Besides the ripples already mentioned, there are others of still smaller amplitude and shorter period that are sensible, but as a rule only just sensible, to us as sounds. All the known evidence points to the extraordinary lowness of the earthquake-sound. According to some observers, it seems as if close to their lower limit of audibility; while others, however intently they may listen, are unable to hear the slightest noise. In other words, the most rapid vibrations present in an earthquake do not recur at a rate of much more than about 30 to 50 per second; or, if they do, they are not strong enough to impress the human ear.

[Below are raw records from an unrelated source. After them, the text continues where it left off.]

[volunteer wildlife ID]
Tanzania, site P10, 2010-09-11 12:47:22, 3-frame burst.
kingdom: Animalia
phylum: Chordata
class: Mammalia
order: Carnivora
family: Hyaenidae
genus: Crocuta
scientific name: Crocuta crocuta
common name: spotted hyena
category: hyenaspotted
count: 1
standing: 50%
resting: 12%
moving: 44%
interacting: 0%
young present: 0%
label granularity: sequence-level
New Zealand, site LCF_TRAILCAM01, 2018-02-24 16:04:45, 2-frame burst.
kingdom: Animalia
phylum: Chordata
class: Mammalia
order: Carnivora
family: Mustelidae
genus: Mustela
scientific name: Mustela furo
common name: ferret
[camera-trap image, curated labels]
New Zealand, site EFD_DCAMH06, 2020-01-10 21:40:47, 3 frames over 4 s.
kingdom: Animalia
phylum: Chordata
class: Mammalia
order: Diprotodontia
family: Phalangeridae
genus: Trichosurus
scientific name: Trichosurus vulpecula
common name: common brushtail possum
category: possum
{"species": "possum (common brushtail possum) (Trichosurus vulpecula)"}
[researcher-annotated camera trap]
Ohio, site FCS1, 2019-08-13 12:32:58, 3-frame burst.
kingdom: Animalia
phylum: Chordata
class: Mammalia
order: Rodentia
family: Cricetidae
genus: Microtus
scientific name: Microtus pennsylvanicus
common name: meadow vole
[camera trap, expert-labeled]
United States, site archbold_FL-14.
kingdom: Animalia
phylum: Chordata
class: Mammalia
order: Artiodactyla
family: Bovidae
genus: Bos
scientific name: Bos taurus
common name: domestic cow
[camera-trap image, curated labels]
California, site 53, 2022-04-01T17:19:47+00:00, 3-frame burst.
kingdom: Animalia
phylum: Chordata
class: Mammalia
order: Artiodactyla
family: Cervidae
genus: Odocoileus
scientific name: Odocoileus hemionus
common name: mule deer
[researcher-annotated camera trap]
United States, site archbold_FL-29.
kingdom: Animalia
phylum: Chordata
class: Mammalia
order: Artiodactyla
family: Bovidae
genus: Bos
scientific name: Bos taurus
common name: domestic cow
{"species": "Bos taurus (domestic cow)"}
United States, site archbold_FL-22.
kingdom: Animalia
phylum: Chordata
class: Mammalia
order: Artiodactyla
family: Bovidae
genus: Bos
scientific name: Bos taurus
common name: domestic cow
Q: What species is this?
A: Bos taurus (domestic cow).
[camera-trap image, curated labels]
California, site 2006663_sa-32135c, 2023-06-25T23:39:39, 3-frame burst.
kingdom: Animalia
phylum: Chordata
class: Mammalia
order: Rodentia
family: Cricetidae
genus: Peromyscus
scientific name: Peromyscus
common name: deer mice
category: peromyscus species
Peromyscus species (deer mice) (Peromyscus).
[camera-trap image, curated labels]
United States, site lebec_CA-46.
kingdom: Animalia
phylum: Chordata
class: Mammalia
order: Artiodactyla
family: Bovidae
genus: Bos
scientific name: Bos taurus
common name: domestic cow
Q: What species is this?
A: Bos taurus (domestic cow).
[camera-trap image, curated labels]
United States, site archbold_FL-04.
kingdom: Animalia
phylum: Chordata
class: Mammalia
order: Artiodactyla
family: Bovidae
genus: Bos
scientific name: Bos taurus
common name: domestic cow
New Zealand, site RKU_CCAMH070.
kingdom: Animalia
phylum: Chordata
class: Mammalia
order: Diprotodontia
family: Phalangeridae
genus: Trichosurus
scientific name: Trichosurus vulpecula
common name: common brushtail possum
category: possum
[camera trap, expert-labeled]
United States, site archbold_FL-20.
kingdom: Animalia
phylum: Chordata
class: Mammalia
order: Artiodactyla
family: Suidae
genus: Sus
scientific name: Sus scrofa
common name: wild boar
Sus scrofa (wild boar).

To most observers, the sound seems to increase and decrease in intensity with the shock, and so gradually and smoothly does this change take place that the sound is frequently mistaken for that of an underground train approaching the observer's house, passing beneath it, and receding in the opposite direction. Some persons, especially if situated within the meizoseismal area, hear also loud crashes in the midst of the rumbling sound and simultaneously with the strongest vibrations. At a moderate distance, say from 30 to 40 miles, the sound becomes more harsh and grating while the shock is felt; and, at a greater distance, even this change disappears, and nothing is heard but an almost monotonous sound like the low roll of distant thunder. The explanation of this is that the sound-vibrations are of different periods and varying amplitude, and the limiting vibrations tend to become inaudible with increasing distance, the lower on account of their long period, the higher owing to their small amplitude.

The magnitude of the sound-area depends, even more than that of the disturbed area, on the personal equation of the observers. The lower limit of audibility varies not only in different individuals, but also in different races. In Great Britain, it is doubtful whether an earthquake ever occurs unaccompanied by sound; and in the meizoseismal area the noise is heard by nearly all observers. With Italians, the average lower limit of audibility is higher than with the Anglo-Saxon race; slight shocks frequently occur without noticeable sound, but with strong ones, the larger number of observers is sure to include one or more capable of hearing the rumbling noise. The Japanese are, however, seldom affected by the most rapid earthquake-vibrations, and the strongest shocks may be unattended by any recorded sound. The result is manifest in the size of the sound-area in different countries. In the Hereford earthquake, the sound-area contained 70,000 square miles; in the Neapolitan earthquake, about 3,300 square miles; while, in Japanese earthquakes, the sound is rarely heard more than a few miles from the epicentre.